To be convicted of mail theft, you must do one or more of the following:
- Take mail from any authorized place to put or store it, such as a mailbox, post office, or letter carrier’s bag
- Use fraud or deception to obtain this mail
- Open the mail and remove its contents
- Hide or destroy any of the mail
- Purchase or receive mail that you know to be stolen
Because the USPS is a government agency, mail theft is prosecuted as a federal crime. If you are found guilty of violating 18 U.S. Code § 1708, which covers theft or receipt of stolen mail, then you can be fined heavily and spend up to five years in a federal prison.
Certain offenses associated with mail theft can be prosecuted in a New York state court. If you use stolen mail items to assume someone else’s identity and obtain money, goods, or services in their name, you can be charged with Identity Theft in the Third Degree, a Class A misdemeanor, punishable by a year in jail and / or a $1,000 fine. If the value of the stolen benefits exceeds $500, prosecutors will bump up the charge to Identity Theft in the Second Degree, a Class E felony that can send you to prison for four years. Using someone’s else’s identity to steal over $2,000 in cash, merchandise, or services is Identity Theft in the First Degree, a Class D felony punishable by up to seven years in prison and a $5,000 fine.
It doesn’t end there.

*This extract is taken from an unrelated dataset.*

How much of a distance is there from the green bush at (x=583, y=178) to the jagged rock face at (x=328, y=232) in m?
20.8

If you take a credit card found in the mail, then use it to make a purchase, and sign the transaction record as if you were the card’s legal owner, you can be charged with Forgery in the Second Degree, a Class D felony that will also automatically bump up any identity theft charge to Identity Theft in the First Degree.

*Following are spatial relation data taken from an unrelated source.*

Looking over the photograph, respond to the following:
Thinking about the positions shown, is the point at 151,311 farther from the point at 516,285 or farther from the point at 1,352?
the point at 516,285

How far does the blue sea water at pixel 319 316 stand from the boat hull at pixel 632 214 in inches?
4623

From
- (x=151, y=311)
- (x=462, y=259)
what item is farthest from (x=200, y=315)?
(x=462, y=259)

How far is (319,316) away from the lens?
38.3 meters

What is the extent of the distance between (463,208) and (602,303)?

If you are charged with theft of U.S. mail and / or any crimes stemming from this particular offense, then contact a New York criminal defense attorney with experience in defending cases in both federal and state courts. A conviction in either jurisdiction has serious consequences on your personal and professional future, so retain an attorney before you make any statement to the authorities.

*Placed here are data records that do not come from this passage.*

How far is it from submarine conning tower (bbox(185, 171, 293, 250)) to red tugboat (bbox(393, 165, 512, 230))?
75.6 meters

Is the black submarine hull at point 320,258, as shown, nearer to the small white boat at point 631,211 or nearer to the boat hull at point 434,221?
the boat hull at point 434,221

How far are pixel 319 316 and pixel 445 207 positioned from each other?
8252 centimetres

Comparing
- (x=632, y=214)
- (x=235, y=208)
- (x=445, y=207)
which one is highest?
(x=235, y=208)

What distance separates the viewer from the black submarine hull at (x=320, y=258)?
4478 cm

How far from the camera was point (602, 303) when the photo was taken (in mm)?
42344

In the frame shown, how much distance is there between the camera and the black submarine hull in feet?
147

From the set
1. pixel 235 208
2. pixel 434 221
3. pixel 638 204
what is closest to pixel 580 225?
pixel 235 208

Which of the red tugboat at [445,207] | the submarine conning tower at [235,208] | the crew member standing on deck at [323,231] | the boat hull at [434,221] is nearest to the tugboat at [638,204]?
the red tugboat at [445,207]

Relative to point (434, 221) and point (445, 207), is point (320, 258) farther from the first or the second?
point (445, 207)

Your mail theft defense attorney will go over your case and discuss possible defense options. Did you know that the mail in your possession was stolen? Was the evidence against you the result of an illegal search and seizure? Although no New York defense attorney can guarantee any outcome to a case, he or she will use their knowledge and experience to conceive the best course of action for your circumstances.